(Set task)
Reproduce word for word the part of the rows that opens with the line containing "Given the scene" and closes with the line containing "From the door", both lines included. Leave the picture out of your answer.

(Record set)
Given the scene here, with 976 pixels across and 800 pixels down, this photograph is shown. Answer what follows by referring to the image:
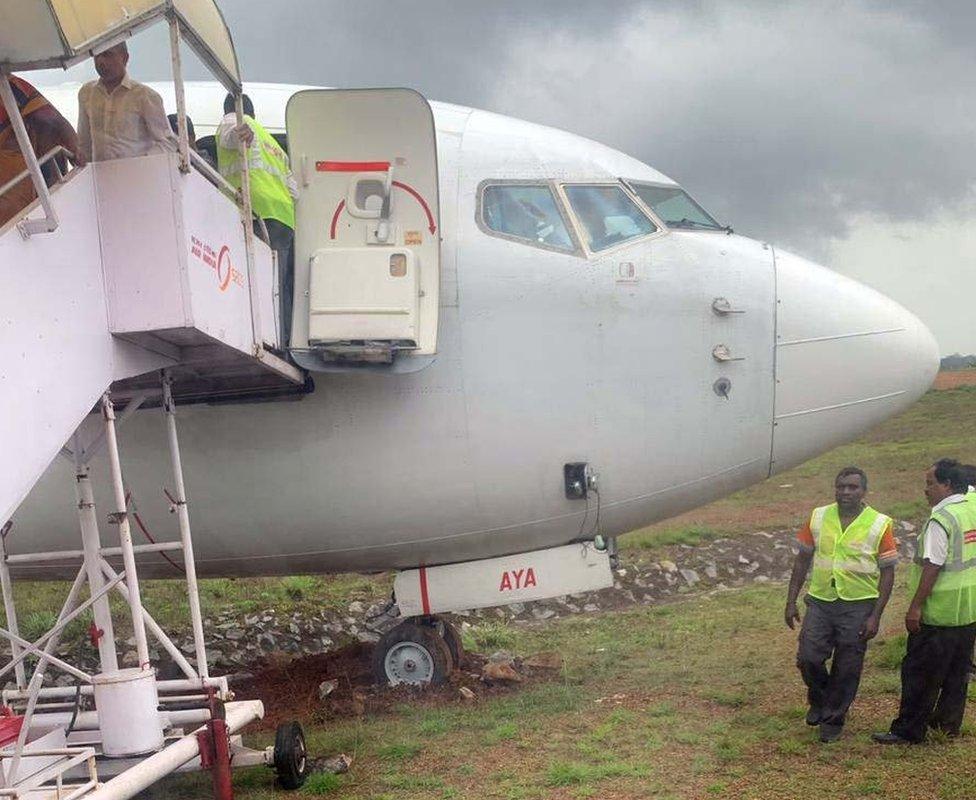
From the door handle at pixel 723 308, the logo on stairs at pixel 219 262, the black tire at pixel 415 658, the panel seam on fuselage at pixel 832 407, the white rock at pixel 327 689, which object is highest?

...

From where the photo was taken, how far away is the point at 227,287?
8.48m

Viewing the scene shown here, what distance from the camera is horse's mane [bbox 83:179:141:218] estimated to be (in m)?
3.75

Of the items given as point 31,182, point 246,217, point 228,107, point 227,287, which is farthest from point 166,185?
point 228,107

* * *

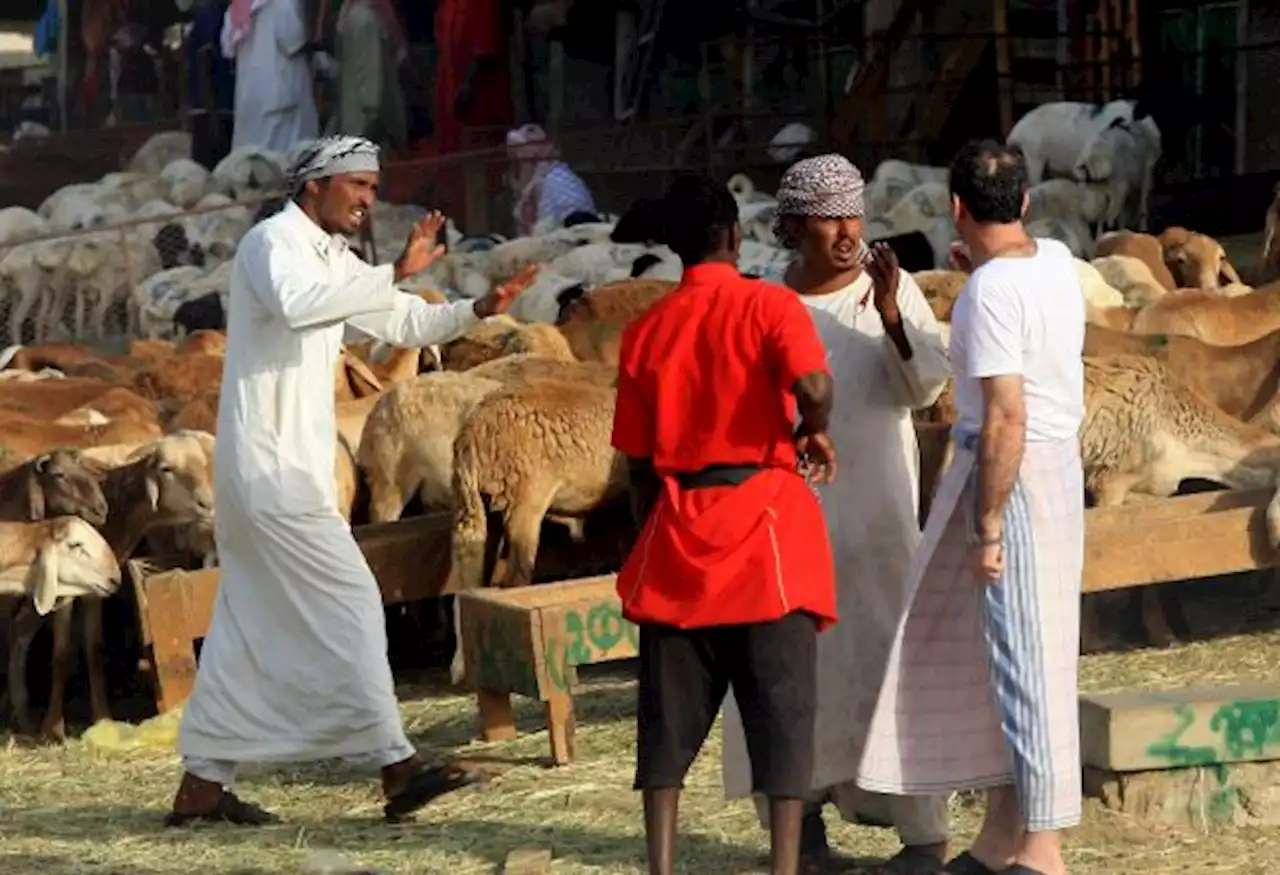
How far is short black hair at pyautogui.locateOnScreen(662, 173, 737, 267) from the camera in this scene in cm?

(Exercise output)
Given the scene here, with 976 pixels across and 800 pixels down, this photograph is shown. Answer what follows by referring to the image:
From the door handle at pixel 723 308, the logo on stairs at pixel 219 262, the black tire at pixel 415 658, the panel seam on fuselage at pixel 832 407, the white rock at pixel 327 689, which object is highest?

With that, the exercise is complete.